Now, she has a new challenge as the chief transition officer for the Illinois Lottery, where Barnett is responsible for handling the day-to-day tasks that have been generated by the termination of the lottery’s most recent private manager. In essence, she leads the charge for ensuring a smooth transition to a new private manager during this time.
It will certainly not be an easy task to manage the transition from an unsuccessful business deal between private and government entities to a new public/private partnership, but Barnett shows no signs of wavering in the face of her newest challenge. In fact, she sees it as an opportunity to show her unique skill set of both public service and business experience.
As Barnett has shown throughout her career, true success is made of three main ingredients: hard work, dedication and passion.

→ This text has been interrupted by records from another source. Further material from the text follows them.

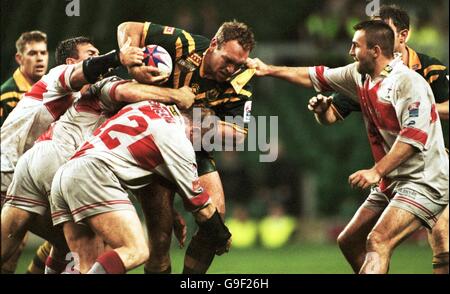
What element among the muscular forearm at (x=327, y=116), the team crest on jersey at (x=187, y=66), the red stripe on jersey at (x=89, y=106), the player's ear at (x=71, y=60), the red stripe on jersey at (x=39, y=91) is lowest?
the muscular forearm at (x=327, y=116)

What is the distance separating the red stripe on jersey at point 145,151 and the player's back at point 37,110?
1.00 m

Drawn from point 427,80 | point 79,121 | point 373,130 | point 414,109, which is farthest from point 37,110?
point 427,80

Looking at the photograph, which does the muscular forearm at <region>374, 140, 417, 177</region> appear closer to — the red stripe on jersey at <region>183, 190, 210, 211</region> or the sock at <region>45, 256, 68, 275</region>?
the red stripe on jersey at <region>183, 190, 210, 211</region>

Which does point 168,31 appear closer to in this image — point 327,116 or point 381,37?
point 327,116

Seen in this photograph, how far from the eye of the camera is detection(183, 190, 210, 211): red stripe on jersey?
17.5 ft

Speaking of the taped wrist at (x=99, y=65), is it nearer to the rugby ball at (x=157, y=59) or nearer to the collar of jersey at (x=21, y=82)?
the rugby ball at (x=157, y=59)

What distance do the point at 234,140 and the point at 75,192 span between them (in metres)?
1.99

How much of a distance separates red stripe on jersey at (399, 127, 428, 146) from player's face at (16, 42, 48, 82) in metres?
3.72

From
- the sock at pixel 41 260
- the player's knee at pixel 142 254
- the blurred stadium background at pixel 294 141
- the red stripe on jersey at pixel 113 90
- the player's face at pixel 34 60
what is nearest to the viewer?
the player's knee at pixel 142 254

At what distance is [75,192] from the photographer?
16.6ft

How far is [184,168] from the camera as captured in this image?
16.9 feet

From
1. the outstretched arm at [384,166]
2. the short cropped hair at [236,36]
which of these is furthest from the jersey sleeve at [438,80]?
the short cropped hair at [236,36]

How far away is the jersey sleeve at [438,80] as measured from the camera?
6672 mm
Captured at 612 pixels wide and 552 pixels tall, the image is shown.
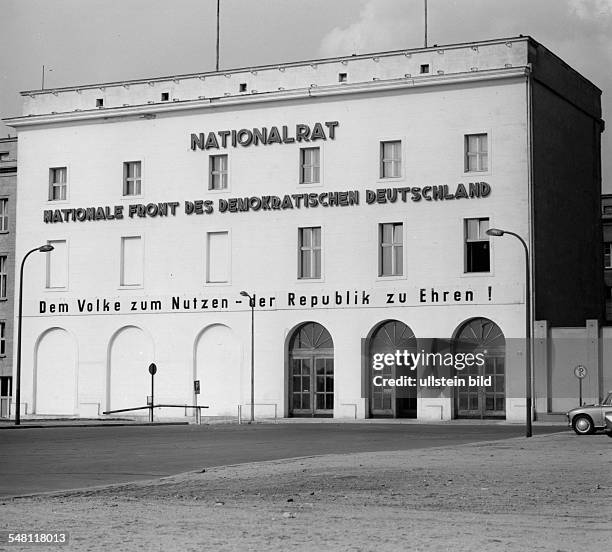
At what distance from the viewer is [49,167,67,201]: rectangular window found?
68.6 m

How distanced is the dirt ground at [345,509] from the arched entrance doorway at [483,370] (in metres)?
32.4

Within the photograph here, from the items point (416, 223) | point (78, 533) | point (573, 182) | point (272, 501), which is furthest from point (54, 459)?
point (573, 182)

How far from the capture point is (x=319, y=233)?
2454 inches

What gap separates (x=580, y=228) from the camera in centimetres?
6481

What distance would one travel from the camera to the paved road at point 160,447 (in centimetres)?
2427

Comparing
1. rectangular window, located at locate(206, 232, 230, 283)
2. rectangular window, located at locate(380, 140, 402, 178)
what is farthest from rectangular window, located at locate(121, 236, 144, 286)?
rectangular window, located at locate(380, 140, 402, 178)

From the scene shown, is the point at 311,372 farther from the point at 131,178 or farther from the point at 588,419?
the point at 588,419

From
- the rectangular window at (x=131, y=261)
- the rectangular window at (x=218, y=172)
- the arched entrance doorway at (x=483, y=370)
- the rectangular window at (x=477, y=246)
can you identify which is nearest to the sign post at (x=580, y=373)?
the arched entrance doorway at (x=483, y=370)

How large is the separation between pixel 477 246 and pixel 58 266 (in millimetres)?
22007

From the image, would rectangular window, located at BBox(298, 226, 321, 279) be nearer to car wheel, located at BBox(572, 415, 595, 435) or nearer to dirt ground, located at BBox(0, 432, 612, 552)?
car wheel, located at BBox(572, 415, 595, 435)

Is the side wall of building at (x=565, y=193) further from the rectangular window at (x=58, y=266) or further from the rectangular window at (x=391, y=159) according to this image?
the rectangular window at (x=58, y=266)

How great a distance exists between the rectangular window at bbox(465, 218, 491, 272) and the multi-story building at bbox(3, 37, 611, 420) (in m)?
0.07

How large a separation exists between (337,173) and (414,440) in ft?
81.5

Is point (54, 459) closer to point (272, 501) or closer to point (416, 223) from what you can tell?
point (272, 501)
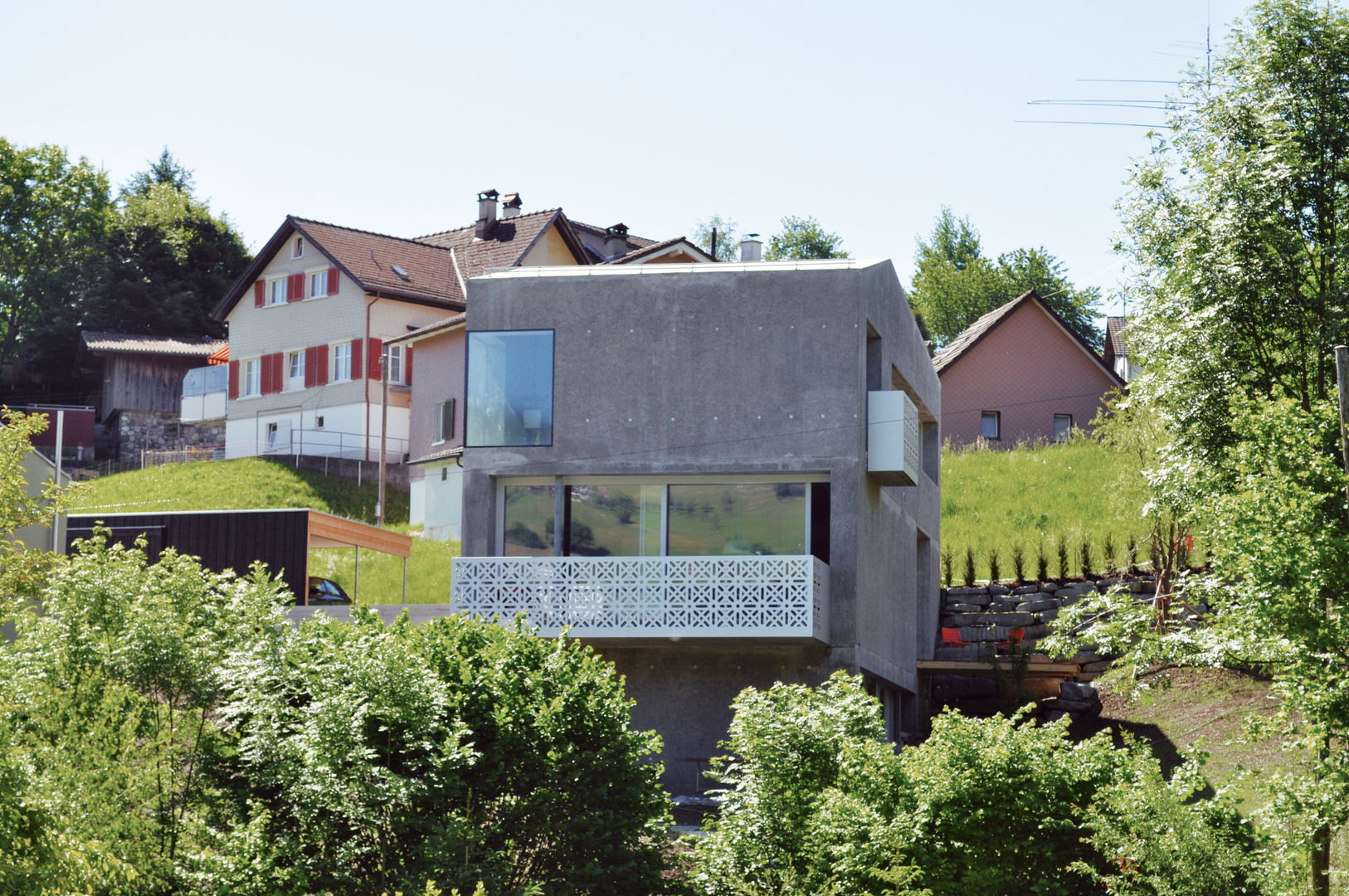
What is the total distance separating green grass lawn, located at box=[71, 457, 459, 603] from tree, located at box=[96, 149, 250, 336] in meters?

Barnett graduated from Marquette University with a bachelor’s degree in political science and went on to earn her master’s degree in public policy and administration from Northwestern University. After working in finance positions for several political campaigns, she became the assistant deputy for the Illinois Bureau of Tourism. In this role, she sharpened her skills in marketing, public relations and international business, which helped her find her true calling.
When the chief of staff position at the Illinois Lottery was offered to her, Barnett promptly accepted, because it would allow her to maintain her commitment to public service while learning all levels of private business—a perfect career opportunity.
As chief of staff, she was involved in all levels of numerous marketing and creative campaigns for the lottery. Barnett took on the responsibilities for the marketing and launch of lottery tickets that benefit special causes, such as veterans’ programs and breast cancer research. Special-cause games are part of what Barnett finds the most enjoyable about the lottery industry, as they help bring revenue to things that people believe in.
When asked about a career mentor, Barnett immediately credits Michael Jones, the director of the Illinois Lottery. She describes him as “passionate” and explains that he “really understands the industry; he taught me everything I know about it.” Jones taught her how to effectively market the lottery to maximize its potential in an ethical and socially responsible manner.
Before working for the Illinois Lottery, she had no experience in gaming. Despite her lack of experience, Barnett saw this as a positive in many ways, as she was a “fresh, blank slate who was ready to learn.” It is this open-mindedness and determination that has brought her to her current position as chief transition officer.
For the coming year, “I look forward to change, trying new things, and making a difference in this industry,” says Barnett. She also wants to be more “hands on” and “learn technology and operations” to feed her curiosity.
Barnett’s career journey is a great example of how someone with little gaming knowledge can become a true success story in the gaming industry.